Well, part of it:
Quote:Sheep farmers are helping save Tasmania’s native grasslands: ‘We’re better off working together’
Critically endangered grasslands in Tasmania’s Midlands were being destroyed by agriculture, but an innovative partnership has protected the remaining ecosystem – and local farmers’ profits
When Tasmania’s lowland native grasslands were first recommended for national listing as a critically endangered ecosystem in 2007, mistrust between farmers and conservationists was high. . . .
Four years later, Foster and a small group of other local farmers had come around.
“We’re better off working together than taking an adversarial approach,” Foster said.
Farmers especially need the services of a healthy environment.
Quote:Temperate native grasslands are threatened all over Australia, and much of what remains is degraded and fragmented.
Tasmania’s Midlands are a biodiversity hotspot, listed as a “priority place” in the federal government’s Threatened Species Action Plan 2022-32. However, this listing does not guarantee protection.
“Only 30% of original vegetation on the Midlands survive and only 5% of the native grasslands,” says the MCP’s project coordinator, Pierre Defourny.
Defourny says a “mere 20%” of the remaining native grasslands in the Midlands are protected, half of which –about 1,624 hectares (4,011 acres) – is covered by the MCP’s stewardship program. Fourteen farmers have signed.
It’s colloquial wisdom that the wealth of colonial Australia was built off the sheep’s back, but it is seldom acknowledged that the vast natural grasslands graziers depended on had been culturally managed by Aboriginal people for more than 30,000 years.
Disturbance caused by traditional burning and frequent digging for edible tubers, alongside digging by small marsupials, created the spongy soils and extraordinarily biodiverse ecosystems taken for granted by early settlers.
As the colonies developed, the native grasslands and their complex beauty shrank to remnants on private land, where merino sheep thrived on the biodiverse diet and in sheltered woodlands. Their grazing helps provide the disturbance the grasslands required.

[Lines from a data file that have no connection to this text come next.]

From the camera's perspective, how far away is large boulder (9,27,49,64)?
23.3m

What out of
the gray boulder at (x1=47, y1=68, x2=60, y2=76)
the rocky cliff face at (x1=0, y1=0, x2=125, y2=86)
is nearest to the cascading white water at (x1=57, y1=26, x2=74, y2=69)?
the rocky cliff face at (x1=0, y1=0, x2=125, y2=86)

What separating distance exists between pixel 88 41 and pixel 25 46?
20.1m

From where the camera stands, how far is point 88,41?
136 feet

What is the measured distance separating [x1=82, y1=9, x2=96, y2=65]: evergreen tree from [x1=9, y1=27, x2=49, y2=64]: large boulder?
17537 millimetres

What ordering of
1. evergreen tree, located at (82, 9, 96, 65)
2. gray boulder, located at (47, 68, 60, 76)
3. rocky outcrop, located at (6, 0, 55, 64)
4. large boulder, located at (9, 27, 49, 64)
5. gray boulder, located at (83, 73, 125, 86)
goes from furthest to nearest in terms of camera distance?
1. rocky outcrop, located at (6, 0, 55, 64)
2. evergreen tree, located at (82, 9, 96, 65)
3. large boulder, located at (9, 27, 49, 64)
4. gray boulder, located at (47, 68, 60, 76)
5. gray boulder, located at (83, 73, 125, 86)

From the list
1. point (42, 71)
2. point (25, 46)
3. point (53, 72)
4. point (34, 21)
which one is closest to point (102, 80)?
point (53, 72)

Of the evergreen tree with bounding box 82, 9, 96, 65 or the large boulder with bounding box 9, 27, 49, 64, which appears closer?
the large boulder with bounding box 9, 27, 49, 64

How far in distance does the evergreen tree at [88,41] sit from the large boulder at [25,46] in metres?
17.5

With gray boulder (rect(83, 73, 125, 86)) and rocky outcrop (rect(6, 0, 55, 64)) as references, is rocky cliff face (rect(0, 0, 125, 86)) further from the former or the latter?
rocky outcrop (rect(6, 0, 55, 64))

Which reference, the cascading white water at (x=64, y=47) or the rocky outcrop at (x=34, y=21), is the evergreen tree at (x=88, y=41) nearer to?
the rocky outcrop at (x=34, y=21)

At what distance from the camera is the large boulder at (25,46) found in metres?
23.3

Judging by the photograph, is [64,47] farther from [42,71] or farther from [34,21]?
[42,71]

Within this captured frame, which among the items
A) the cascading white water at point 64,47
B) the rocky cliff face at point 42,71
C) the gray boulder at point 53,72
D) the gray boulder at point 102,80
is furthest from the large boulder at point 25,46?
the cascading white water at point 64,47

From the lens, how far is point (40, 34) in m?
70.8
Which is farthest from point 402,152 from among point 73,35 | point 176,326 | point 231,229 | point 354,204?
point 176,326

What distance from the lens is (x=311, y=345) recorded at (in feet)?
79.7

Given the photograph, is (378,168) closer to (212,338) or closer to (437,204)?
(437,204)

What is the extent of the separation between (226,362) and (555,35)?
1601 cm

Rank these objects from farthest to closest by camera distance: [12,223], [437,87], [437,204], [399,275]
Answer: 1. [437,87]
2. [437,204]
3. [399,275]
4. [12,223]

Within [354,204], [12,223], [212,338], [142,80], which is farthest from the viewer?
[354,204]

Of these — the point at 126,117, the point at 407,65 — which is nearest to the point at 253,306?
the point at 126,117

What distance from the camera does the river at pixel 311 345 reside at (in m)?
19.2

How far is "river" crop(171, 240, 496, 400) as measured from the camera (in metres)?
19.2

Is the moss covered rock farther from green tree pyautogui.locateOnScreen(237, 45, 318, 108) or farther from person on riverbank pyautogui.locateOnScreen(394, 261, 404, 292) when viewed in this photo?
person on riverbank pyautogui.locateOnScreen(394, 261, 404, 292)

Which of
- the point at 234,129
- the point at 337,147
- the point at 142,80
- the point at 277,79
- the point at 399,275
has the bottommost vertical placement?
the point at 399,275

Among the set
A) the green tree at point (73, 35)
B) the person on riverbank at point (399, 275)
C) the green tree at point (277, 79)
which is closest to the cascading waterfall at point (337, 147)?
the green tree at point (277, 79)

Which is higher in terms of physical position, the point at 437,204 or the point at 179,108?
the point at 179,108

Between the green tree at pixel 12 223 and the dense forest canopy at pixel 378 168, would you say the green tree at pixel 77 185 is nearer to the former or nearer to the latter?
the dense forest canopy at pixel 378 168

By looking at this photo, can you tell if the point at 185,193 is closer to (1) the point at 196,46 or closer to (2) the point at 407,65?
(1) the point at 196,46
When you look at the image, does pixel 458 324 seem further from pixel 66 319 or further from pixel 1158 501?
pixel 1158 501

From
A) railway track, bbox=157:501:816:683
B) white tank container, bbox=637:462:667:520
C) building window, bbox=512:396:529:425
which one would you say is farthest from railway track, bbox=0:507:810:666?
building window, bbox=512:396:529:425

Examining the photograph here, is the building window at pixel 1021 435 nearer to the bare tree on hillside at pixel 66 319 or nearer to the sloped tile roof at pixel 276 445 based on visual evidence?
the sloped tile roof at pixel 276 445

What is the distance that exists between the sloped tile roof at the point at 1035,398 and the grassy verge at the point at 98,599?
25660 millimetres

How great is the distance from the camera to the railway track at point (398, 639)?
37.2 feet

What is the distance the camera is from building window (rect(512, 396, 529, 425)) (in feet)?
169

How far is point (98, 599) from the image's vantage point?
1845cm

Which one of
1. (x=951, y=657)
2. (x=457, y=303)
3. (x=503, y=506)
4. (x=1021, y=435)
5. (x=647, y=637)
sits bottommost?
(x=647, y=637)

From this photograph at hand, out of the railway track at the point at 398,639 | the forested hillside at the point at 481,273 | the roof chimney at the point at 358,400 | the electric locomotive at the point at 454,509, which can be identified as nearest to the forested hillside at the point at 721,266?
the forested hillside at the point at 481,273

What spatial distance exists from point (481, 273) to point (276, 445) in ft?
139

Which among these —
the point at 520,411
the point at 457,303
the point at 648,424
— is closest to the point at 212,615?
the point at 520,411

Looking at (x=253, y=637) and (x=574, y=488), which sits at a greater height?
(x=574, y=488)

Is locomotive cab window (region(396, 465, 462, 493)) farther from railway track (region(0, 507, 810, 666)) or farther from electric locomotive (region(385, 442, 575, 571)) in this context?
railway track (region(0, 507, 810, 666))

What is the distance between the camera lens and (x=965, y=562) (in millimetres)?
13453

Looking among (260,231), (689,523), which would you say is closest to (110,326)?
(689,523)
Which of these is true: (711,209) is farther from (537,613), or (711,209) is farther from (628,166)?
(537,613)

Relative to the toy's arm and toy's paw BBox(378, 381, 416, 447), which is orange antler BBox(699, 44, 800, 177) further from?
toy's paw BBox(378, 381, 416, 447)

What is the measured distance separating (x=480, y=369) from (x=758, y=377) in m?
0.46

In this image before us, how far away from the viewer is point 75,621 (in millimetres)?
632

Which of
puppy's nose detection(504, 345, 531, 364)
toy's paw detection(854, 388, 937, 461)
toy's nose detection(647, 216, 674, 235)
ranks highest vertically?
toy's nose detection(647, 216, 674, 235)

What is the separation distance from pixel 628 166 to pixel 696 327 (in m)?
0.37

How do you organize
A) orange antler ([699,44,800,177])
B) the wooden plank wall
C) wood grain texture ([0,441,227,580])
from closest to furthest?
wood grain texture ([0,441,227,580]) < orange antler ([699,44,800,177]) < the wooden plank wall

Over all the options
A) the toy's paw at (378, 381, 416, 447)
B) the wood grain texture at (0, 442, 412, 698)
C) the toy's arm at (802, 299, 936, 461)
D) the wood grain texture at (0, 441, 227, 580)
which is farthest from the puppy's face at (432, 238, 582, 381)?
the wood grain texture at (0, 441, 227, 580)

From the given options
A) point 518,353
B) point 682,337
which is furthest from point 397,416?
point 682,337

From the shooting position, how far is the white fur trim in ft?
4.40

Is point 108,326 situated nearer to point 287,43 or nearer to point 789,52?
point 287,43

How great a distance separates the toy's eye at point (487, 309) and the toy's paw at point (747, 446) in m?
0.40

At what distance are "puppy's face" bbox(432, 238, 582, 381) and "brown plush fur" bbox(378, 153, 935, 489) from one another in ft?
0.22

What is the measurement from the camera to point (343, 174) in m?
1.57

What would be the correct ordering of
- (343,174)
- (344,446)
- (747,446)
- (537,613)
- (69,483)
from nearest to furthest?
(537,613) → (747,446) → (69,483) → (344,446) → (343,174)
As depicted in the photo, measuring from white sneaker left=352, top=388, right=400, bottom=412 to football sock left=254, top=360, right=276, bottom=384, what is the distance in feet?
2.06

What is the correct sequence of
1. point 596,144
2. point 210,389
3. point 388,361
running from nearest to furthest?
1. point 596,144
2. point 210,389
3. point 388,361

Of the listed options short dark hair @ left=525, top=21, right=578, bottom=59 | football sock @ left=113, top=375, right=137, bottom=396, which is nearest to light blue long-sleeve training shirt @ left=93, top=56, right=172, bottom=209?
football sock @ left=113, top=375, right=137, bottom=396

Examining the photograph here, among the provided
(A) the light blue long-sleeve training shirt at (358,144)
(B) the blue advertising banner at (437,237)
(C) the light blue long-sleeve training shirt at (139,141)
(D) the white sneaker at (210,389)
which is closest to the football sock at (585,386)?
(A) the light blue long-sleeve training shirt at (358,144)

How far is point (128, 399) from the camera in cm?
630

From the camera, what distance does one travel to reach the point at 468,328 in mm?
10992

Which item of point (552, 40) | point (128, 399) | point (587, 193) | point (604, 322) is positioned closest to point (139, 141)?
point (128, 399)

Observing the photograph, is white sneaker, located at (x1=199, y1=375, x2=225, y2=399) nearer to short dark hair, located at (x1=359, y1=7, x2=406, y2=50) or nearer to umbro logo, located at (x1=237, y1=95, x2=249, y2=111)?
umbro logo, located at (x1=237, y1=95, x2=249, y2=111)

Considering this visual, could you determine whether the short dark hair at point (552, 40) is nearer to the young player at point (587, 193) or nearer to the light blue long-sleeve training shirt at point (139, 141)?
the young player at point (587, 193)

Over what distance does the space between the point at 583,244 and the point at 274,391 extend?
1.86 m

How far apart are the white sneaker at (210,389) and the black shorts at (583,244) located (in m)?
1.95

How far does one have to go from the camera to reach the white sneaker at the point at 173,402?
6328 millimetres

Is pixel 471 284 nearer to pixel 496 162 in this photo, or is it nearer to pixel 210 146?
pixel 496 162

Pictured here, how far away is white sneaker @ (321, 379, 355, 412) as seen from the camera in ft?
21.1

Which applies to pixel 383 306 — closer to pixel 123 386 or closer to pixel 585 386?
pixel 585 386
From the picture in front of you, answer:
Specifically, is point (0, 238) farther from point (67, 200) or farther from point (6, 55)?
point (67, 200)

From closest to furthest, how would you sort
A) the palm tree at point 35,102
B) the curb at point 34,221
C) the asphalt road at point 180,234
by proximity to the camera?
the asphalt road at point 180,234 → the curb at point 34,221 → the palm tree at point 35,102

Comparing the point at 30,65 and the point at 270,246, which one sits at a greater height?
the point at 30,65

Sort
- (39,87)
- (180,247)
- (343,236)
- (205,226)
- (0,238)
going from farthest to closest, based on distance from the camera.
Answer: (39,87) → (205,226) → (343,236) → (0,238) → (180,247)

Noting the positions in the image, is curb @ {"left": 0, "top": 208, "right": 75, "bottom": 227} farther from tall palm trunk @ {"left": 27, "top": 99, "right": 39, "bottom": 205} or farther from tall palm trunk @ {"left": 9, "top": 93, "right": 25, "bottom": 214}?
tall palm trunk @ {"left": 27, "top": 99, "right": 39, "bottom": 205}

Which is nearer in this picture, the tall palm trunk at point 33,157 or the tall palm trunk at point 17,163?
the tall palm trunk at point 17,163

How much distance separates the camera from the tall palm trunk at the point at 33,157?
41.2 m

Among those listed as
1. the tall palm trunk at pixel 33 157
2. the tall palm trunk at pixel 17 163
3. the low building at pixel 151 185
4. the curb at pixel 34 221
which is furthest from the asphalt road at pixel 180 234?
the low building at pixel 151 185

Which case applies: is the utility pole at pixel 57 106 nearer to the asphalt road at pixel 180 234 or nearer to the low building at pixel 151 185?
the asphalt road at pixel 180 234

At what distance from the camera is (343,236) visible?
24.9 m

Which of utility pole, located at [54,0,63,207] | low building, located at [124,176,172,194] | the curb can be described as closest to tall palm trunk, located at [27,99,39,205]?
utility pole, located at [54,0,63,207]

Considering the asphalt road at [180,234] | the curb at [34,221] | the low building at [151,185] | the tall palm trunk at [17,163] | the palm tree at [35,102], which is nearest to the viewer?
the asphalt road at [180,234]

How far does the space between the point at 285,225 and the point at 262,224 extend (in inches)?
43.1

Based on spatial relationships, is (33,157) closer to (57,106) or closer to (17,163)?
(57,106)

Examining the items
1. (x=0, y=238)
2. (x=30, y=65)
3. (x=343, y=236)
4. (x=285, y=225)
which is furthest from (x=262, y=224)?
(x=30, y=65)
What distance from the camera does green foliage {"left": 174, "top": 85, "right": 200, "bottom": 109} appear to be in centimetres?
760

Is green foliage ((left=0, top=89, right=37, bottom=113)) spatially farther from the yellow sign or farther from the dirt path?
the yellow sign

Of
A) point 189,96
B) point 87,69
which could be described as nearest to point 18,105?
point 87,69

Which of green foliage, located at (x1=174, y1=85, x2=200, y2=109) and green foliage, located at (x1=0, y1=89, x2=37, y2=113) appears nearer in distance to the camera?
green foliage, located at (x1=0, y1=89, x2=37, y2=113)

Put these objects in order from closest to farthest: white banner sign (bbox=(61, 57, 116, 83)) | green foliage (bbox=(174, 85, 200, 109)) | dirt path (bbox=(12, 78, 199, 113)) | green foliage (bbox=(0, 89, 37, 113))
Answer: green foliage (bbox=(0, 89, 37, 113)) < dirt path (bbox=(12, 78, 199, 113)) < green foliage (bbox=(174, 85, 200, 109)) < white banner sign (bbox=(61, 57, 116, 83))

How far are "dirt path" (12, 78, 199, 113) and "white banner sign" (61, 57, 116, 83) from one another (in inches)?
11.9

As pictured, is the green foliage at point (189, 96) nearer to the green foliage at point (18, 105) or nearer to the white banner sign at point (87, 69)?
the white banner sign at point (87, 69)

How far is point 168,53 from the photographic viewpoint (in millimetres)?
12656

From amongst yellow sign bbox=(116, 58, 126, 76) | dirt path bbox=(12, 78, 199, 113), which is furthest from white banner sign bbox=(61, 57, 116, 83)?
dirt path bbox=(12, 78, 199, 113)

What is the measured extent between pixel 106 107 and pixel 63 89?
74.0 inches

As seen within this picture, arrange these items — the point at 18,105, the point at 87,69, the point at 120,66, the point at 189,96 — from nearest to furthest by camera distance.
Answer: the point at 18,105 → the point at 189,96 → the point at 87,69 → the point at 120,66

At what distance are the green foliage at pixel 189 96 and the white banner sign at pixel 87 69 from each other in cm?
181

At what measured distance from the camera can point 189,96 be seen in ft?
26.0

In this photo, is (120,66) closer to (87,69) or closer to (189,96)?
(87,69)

“It was after the 1989 wool crash, when farmers had to diversify, that a lot of the grasslands were lost to ploughing and pasture improvement,” says Diana Cameron.
Her late husband, Andrew Cameron, was a Midlands farmer and MCP coordinator from 2011-2021.
“Andrew was a conservationist,” she says. “He knew the farmers, so he could talk to them about the importance of the grasslands and how the stewardship program would work.”
The origins of the MCP are in the work of University of Tasmania plant geography professor Jamie Kirkpatrick, who began developing relationships with farmers in the 1980s and 1990s. Kirkpatrick, who died in October, mapped remnant grassy ecosystems in cemeteries, tips, parks and roadsides, as well as on farms.
Lack of funding is hampering the spread of the MCP.